The Chief of the Map Division was Arthur H. Robinson. R&A's Map Division functioned as the "central repository for target intelligence collected by OSS around the world". "Winnowing out irrelevant details, the branch created accurate, customized maps for specific operations." The Subdivisions of the Map Division included; Special Photography, Cartography, Map Information, and Topographic Models.

=== Latin America Division ===
The Chief of the Latin America Division was Maurice H. Halperin. The Latin America Division was responsible for the geographical areas of South America, Central America, and the Caribbean.

=== USSR Division ===
The USSR Division was a separate division from the Europe-Africa Division, and perhaps had the most strenuous relationship with the State Department during the war for several reasons, including jurisdictional issues and the very fact that the OSS was collecting intelligence on an Allied power.

=== Current Intelligence Staff ===
The Current Intelligence Staff oversaw the publication of a series of highly regarded periodicals produced by R&A. The Current Intelligence Staff maintained a War Room for OSS leadership. It also produced the Current Intelligence Studies, which were sometimes abbreviated R&A studies, and it produced a daily situation report for use in the War Room.

※

Print everything from "The Chief of the Map" down to "and Topographic Models." in the passage on the OSS Research and Analysis divisions, word for word.

※

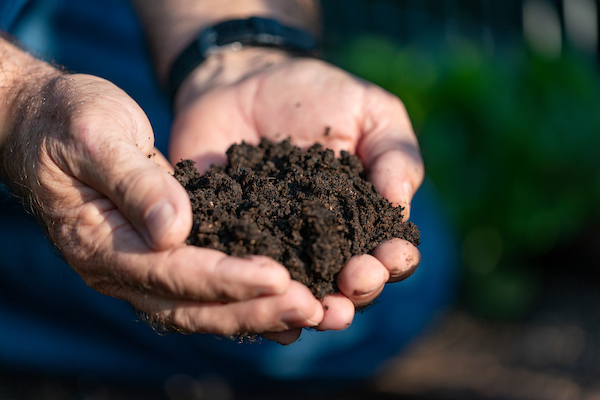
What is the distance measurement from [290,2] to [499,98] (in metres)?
2.25

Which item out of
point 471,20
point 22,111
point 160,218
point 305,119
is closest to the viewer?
point 160,218

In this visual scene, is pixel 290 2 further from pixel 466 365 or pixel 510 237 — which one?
pixel 466 365

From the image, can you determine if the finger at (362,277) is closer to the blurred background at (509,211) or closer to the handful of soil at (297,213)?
the handful of soil at (297,213)

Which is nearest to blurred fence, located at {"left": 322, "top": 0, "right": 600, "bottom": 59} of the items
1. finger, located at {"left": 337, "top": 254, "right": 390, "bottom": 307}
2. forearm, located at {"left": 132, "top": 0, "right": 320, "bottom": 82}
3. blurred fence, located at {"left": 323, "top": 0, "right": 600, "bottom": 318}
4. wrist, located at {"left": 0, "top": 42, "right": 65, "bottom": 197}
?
blurred fence, located at {"left": 323, "top": 0, "right": 600, "bottom": 318}

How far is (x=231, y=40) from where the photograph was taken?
A: 2.99 metres

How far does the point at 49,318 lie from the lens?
2861 mm

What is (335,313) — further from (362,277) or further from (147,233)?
(147,233)

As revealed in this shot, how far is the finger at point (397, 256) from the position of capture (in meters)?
1.58

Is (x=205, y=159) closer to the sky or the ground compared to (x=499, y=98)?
closer to the ground

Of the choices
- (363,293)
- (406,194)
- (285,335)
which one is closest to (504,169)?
(406,194)

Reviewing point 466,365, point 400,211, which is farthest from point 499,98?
point 400,211

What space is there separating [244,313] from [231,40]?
2.26m

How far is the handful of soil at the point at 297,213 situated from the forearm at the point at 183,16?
1.71 meters

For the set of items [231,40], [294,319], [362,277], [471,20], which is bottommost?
[294,319]
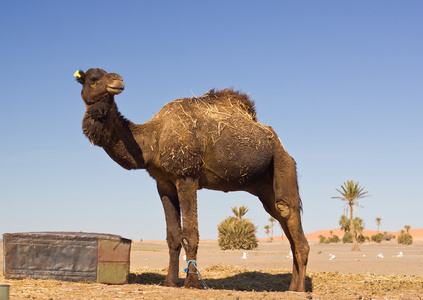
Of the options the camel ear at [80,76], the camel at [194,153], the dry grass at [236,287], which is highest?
the camel ear at [80,76]

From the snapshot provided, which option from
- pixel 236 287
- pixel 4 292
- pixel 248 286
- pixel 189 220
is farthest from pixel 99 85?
pixel 248 286

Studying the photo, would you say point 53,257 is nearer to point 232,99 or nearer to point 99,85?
point 99,85

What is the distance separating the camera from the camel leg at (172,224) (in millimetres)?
9734

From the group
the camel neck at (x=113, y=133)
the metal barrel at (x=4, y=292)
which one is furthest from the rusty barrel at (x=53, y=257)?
the metal barrel at (x=4, y=292)

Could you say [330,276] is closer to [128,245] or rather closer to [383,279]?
[383,279]

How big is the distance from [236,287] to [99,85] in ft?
17.4

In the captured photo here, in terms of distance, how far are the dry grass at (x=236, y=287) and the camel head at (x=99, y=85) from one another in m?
3.26

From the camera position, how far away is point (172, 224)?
9.77 meters

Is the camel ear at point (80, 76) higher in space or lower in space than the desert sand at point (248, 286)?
higher

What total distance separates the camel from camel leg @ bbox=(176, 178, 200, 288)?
0.02 metres

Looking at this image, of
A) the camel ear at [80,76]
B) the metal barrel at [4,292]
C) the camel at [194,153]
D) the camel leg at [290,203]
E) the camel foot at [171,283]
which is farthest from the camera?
the camel leg at [290,203]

※

**RESPONSE AREA**
The Chief of the Map Division was Arthur H. Robinson. R&A's Map Division functioned as the "central repository for target intelligence collected by OSS around the world". "Winnowing out irrelevant details, the branch created accurate, customized maps for specific operations." The Subdivisions of the Map Division included; Special Photography, Cartography, Map Information, and Topographic Models.